Леди Сибил добавляет несколько более крепких выражений. Эрвин кивает и поддакивает – эмоции собеседницы ему на руку. Позволив графине выговориться, он добавляет:

– Я согласен с каждым вашим словом, миледи. Но боюсь, что дело вскоре обернется еще хуже.

– Куда уж хуже!

– Всеобщий налог, миледи. В сентябре Адриан внесет на голосование свои реформы, в том числе – всеобщий налог с земель и доходов. Если закон будет утвержден, Ориджин потеряет около семидесяти тысяч эфесов ежегодно, Нортвуд – около восьмидесяти пяти.

Леди Сибил сокрушенно качает головой.

– Я тоже подсчитала. Чудовищные числа. Но что поделать!.. Остается уповать лишь на то, что Великие дома проявят благоразумие и не поддержат закон.

– Великие дома проголосуют «за», – твердо заявляет Эрвин. – По крайней мере, половина из них.

Графиня бросает настороженный взгляд:

– Почему ты так думаешь?

– Потому, миледи, что это голосование – отличная кормушка. Корона в уязвимом положении, ей нужна помощь. Среди лордов найдется немало таких, кто решит продать императору свой голос и получить на этом выгоду. В итоге закон будет принят, а те, кто голосовал против, попросту останутся в дураках.

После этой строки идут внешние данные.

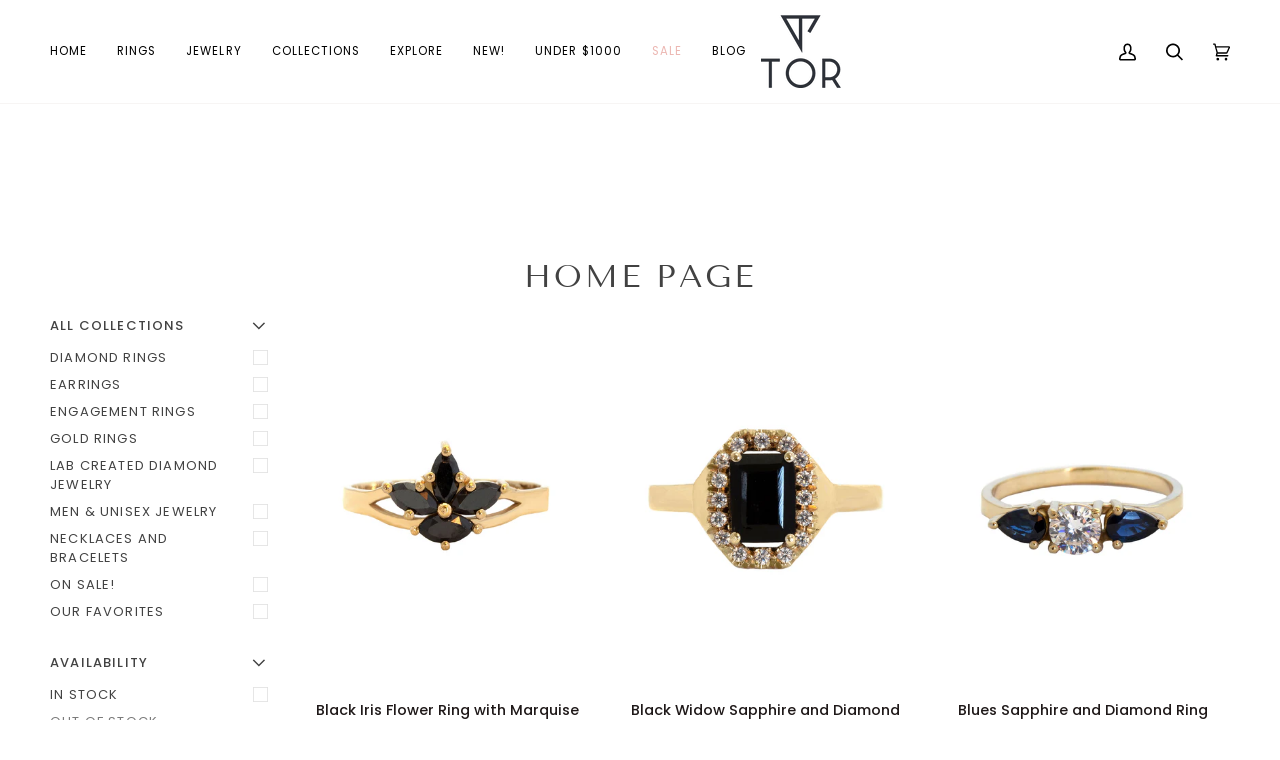

--- FILE ---
content_type: text/css
request_url: https://tor-j.com/cdn/shop/t/12/assets/font-settings.css?v=99740911755408493251759332572
body_size: 274
content:
@font-face{font-family:Tenor Sans;font-weight:400;font-style:normal;font-display:swap;src:url(//tor-j.com/cdn/fonts/tenor_sans/tenorsans_n4.966071a72c28462a9256039d3e3dc5b0cf314f65.woff2?h1=dG9ycHVyZWpld2VscnkuY29t&h2=dG9yLWouY29t&h3=dG9yLXB1cmUtamV3ZWxyeS5hY2NvdW50Lm15c2hvcGlmeS5jb20&h4=bG92ZS5pdC5jb20&hmac=36693be9d9136a7aa6d37a6e509afd1e4c208bc7c3d5af594615c7ed2228e22c) format("woff2"),url(//tor-j.com/cdn/fonts/tenor_sans/tenorsans_n4.2282841d948f9649ba5c3cad6ea46df268141820.woff?h1=dG9ycHVyZWpld2VscnkuY29t&h2=dG9yLWouY29t&h3=dG9yLXB1cmUtamV3ZWxyeS5hY2NvdW50Lm15c2hvcGlmeS5jb20&h4=bG92ZS5pdC5jb20&hmac=4afccde3e39f4e1649114c755280ef59f97de109722b3b41efc8c3d5e3570dac) format("woff")}@font-face{font-family:Poppins;font-weight:400;font-style:normal;font-display:swap;src:url(//tor-j.com/cdn/fonts/poppins/poppins_n4.0ba78fa5af9b0e1a374041b3ceaadf0a43b41362.woff2?h1=dG9ycHVyZWpld2VscnkuY29t&h2=dG9yLWouY29t&h3=dG9yLXB1cmUtamV3ZWxyeS5hY2NvdW50Lm15c2hvcGlmeS5jb20&h4=bG92ZS5pdC5jb20&hmac=d49f40da3450be5964ddba6384d0011816e28e024d6999e3a80d706b95447273) format("woff2"),url(//tor-j.com/cdn/fonts/poppins/poppins_n4.214741a72ff2596839fc9760ee7a770386cf16ca.woff?h1=dG9ycHVyZWpld2VscnkuY29t&h2=dG9yLWouY29t&h3=dG9yLXB1cmUtamV3ZWxyeS5hY2NvdW50Lm15c2hvcGlmeS5jb20&h4=bG92ZS5pdC5jb20&hmac=b49f5a6829dcdebed61ef0f2f3efaa5be6e62718b80c55a86410776af304a069) format("woff")}@font-face{font-family:Poppins;font-weight:400;font-style:normal;font-display:swap;src:url(//tor-j.com/cdn/fonts/poppins/poppins_n4.0ba78fa5af9b0e1a374041b3ceaadf0a43b41362.woff2?h1=dG9ycHVyZWpld2VscnkuY29t&h2=dG9yLWouY29t&h3=dG9yLXB1cmUtamV3ZWxyeS5hY2NvdW50Lm15c2hvcGlmeS5jb20&h4=bG92ZS5pdC5jb20&hmac=d49f40da3450be5964ddba6384d0011816e28e024d6999e3a80d706b95447273) format("woff2"),url(//tor-j.com/cdn/fonts/poppins/poppins_n4.214741a72ff2596839fc9760ee7a770386cf16ca.woff?h1=dG9ycHVyZWpld2VscnkuY29t&h2=dG9yLWouY29t&h3=dG9yLXB1cmUtamV3ZWxyeS5hY2NvdW50Lm15c2hvcGlmeS5jb20&h4=bG92ZS5pdC5jb20&hmac=b49f5a6829dcdebed61ef0f2f3efaa5be6e62718b80c55a86410776af304a069) format("woff")}@font-face{font-family:Poppins;font-weight:500;font-style:normal;font-display:swap;src:url(//tor-j.com/cdn/fonts/poppins/poppins_n5.ad5b4b72b59a00358afc706450c864c3c8323842.woff2?h1=dG9ycHVyZWpld2VscnkuY29t&h2=dG9yLWouY29t&h3=dG9yLXB1cmUtamV3ZWxyeS5hY2NvdW50Lm15c2hvcGlmeS5jb20&h4=bG92ZS5pdC5jb20&hmac=0f7732111d1d7a95bd399a911004e45fe9c69cbe48a9e27b5a8d0df093623e68) format("woff2"),url(//tor-j.com/cdn/fonts/poppins/poppins_n5.33757fdf985af2d24b32fcd84c9a09224d4b2c39.woff?h1=dG9ycHVyZWpld2VscnkuY29t&h2=dG9yLWouY29t&h3=dG9yLXB1cmUtamV3ZWxyeS5hY2NvdW50Lm15c2hvcGlmeS5jb20&h4=bG92ZS5pdC5jb20&hmac=6a637601b9666ab9fd146b8a5c417a7960c36e663118e77b3f39a20c3bcd11b0) format("woff")}@font-face{font-family:Poppins;font-weight:500;font-style:normal;font-display:swap;src:url(//tor-j.com/cdn/fonts/poppins/poppins_n5.ad5b4b72b59a00358afc706450c864c3c8323842.woff2?h1=dG9ycHVyZWpld2VscnkuY29t&h2=dG9yLWouY29t&h3=dG9yLXB1cmUtamV3ZWxyeS5hY2NvdW50Lm15c2hvcGlmeS5jb20&h4=bG92ZS5pdC5jb20&hmac=0f7732111d1d7a95bd399a911004e45fe9c69cbe48a9e27b5a8d0df093623e68) format("woff2"),url(//tor-j.com/cdn/fonts/poppins/poppins_n5.33757fdf985af2d24b32fcd84c9a09224d4b2c39.woff?h1=dG9ycHVyZWpld2VscnkuY29t&h2=dG9yLWouY29t&h3=dG9yLXB1cmUtamV3ZWxyeS5hY2NvdW50Lm15c2hvcGlmeS5jb20&h4=bG92ZS5pdC5jb20&hmac=6a637601b9666ab9fd146b8a5c417a7960c36e663118e77b3f39a20c3bcd11b0) format("woff")}@font-face{font-family:Poppins;font-weight:400;font-style:italic;font-display:swap;src:url(//tor-j.com/cdn/fonts/poppins/poppins_i4.846ad1e22474f856bd6b81ba4585a60799a9f5d2.woff2?h1=dG9ycHVyZWpld2VscnkuY29t&h2=dG9yLWouY29t&h3=dG9yLXB1cmUtamV3ZWxyeS5hY2NvdW50Lm15c2hvcGlmeS5jb20&h4=bG92ZS5pdC5jb20&hmac=12393b57e3b62a38d6caf2fbc5f7fb8d9a9259ced93338bff321c1e39bed25ef) format("woff2"),url(//tor-j.com/cdn/fonts/poppins/poppins_i4.56b43284e8b52fc64c1fd271f289a39e8477e9ec.woff?h1=dG9ycHVyZWpld2VscnkuY29t&h2=dG9yLWouY29t&h3=dG9yLXB1cmUtamV3ZWxyeS5hY2NvdW50Lm15c2hvcGlmeS5jb20&h4=bG92ZS5pdC5jb20&hmac=7c6c66bb3c80914d2b2fbf6a647e3538b4493bd66a41a9f03f97bfe11894d334) format("woff")}@font-face{font-family:Poppins;font-weight:500;font-style:italic;font-display:swap;src:url(//tor-j.com/cdn/fonts/poppins/poppins_i5.6acfce842c096080e34792078ef3cb7c3aad24d4.woff2?h1=dG9ycHVyZWpld2VscnkuY29t&h2=dG9yLWouY29t&h3=dG9yLXB1cmUtamV3ZWxyeS5hY2NvdW50Lm15c2hvcGlmeS5jb20&h4=bG92ZS5pdC5jb20&hmac=7e3e5f3c4d902b633d8a604731b1b4e8762c5bf5bdfde00bd938d41fde404757) format("woff2"),url(//tor-j.com/cdn/fonts/poppins/poppins_i5.a49113e4fe0ad7fd7716bd237f1602cbec299b3c.woff?h1=dG9ycHVyZWpld2VscnkuY29t&h2=dG9yLWouY29t&h3=dG9yLXB1cmUtamV3ZWxyeS5hY2NvdW50Lm15c2hvcGlmeS5jb20&h4=bG92ZS5pdC5jb20&hmac=d51ea971d91275522f9bce1e3281926c387554dacf26eaae307b90b46b8cab26) format("woff")}
/*# sourceMappingURL=/cdn/shop/t/12/assets/font-settings.css.map?v=99740911755408493251759332572 */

– Омерзительно, когда первородные продают свои принципы!

– Ну, полагаю, они назвали бы это иначе. Сказали бы, что их вассальный долг – поддержать императора в трудную минуту…

Леди Сибил склоняет голову:

– Дорогой мой, к чему ты ведешь? Уж не думаешь ли ты…

– Миледи, я хотел всего лишь посоветоваться. Ваш опыт много больше моего. Как вы полагаете, не стоит ли и нам, правителям Севера, предложить императору свою поддержку? Это было бы весьма полезно владыке и помогло нам решить некоторые проблемы…

Графиня – никудышный политик. Ее честолюбие слишком ранимо, а потому поведение – предсказуемо. В данный момент леди Сибил морщится со вполне ожидаемым презрением:

– Пф! Не могу поверить, что это предлагаешь ты, сын Ориджинов! Неужели сам не видишь, как это бесчестно?

– Нет-нет, миледи, вы неправильно меня поняли. Я не говорю о том, чтобы продать наши голоса за деньги. Что вы!